┌──
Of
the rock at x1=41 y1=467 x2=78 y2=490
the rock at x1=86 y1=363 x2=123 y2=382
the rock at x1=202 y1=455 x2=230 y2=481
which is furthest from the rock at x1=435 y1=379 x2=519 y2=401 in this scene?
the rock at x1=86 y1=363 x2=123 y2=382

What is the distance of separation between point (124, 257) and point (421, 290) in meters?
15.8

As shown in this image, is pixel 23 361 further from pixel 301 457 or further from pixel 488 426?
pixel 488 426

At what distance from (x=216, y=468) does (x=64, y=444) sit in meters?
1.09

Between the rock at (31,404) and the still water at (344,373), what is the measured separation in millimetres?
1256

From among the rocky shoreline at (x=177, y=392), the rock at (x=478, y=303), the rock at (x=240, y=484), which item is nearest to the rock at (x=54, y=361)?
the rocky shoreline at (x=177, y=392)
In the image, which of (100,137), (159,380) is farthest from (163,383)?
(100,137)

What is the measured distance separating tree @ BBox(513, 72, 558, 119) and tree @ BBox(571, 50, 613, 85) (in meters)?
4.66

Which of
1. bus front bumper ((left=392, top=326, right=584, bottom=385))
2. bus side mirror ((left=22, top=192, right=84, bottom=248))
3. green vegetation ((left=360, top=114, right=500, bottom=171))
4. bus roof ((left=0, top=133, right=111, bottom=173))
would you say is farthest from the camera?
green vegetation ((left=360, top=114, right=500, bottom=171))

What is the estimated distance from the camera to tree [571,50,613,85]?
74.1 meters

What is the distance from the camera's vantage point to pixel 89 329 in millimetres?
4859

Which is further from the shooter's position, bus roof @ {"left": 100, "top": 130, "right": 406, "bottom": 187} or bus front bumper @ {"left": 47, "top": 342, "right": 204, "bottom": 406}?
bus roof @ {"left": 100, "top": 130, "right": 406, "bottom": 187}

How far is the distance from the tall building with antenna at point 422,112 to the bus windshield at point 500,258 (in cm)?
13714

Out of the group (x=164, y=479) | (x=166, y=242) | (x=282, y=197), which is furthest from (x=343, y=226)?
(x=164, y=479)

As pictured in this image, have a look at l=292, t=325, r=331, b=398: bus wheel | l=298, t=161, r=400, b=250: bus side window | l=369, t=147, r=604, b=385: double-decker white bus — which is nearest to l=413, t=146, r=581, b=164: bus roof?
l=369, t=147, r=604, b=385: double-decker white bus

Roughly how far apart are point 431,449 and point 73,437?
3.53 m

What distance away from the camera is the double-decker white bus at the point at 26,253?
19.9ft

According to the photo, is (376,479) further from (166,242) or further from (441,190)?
└──
### EXERCISE DESCRIPTION
Reproduce all of the rows above word for word, without changing anything.

### RESULT BELOW
Of
the rock at x1=41 y1=467 x2=78 y2=490
the rock at x1=86 y1=363 x2=123 y2=382
the rock at x1=202 y1=455 x2=230 y2=481
which is furthest from the rock at x1=435 y1=379 x2=519 y2=401 in this scene?
the rock at x1=86 y1=363 x2=123 y2=382

What is the distance of separation between point (124, 257) and point (421, 290) in meters?
15.8

As shown in this image, is pixel 23 361 further from pixel 301 457 or further from pixel 488 426?
pixel 488 426

At what distance from (x=216, y=468) does (x=64, y=444) sit in meters?
1.09

Between the rock at (31,404) and the still water at (344,373), what is the measured separation in millimetres?
1256

From among the rocky shoreline at (x=177, y=392), the rock at (x=478, y=303), the rock at (x=240, y=484), which item is nearest to the rock at (x=54, y=361)?
the rocky shoreline at (x=177, y=392)
In the image, which of (100,137), (159,380) is farthest from (163,383)?
(100,137)

What is the measured distance separating tree @ BBox(513, 72, 558, 119) and tree @ BBox(571, 50, 613, 85) (in meters)?
4.66

Which of
1. bus front bumper ((left=392, top=326, right=584, bottom=385))
2. bus side mirror ((left=22, top=192, right=84, bottom=248))
3. green vegetation ((left=360, top=114, right=500, bottom=171))
4. bus roof ((left=0, top=133, right=111, bottom=173))
would you say is farthest from the camera?
green vegetation ((left=360, top=114, right=500, bottom=171))

What is the estimated distance from the camera to tree [571,50,613,85]?
74.1 meters

What is the distance from the camera's vantage point to pixel 89 329 in millimetres?
4859

Which is further from the shooter's position, bus roof @ {"left": 100, "top": 130, "right": 406, "bottom": 187} or bus front bumper @ {"left": 47, "top": 342, "right": 204, "bottom": 406}?
bus roof @ {"left": 100, "top": 130, "right": 406, "bottom": 187}

How far is the distance from the tall building with antenna at point 422,112 to the bus windshield at point 500,258 (in cm)?
13714

Out of the group (x=164, y=479) | (x=166, y=242) | (x=282, y=197), which is furthest from (x=343, y=226)?
(x=164, y=479)

As pictured in this image, have a look at l=292, t=325, r=331, b=398: bus wheel | l=298, t=161, r=400, b=250: bus side window | l=369, t=147, r=604, b=385: double-decker white bus — which is nearest to l=413, t=146, r=581, b=164: bus roof?
l=369, t=147, r=604, b=385: double-decker white bus

Roughly how far apart are point 431,449 and point 73,437?
3.53 m

What distance away from the camera is the double-decker white bus at the point at 26,253?
19.9ft

According to the photo, is (376,479) further from (166,242) or further from (441,190)?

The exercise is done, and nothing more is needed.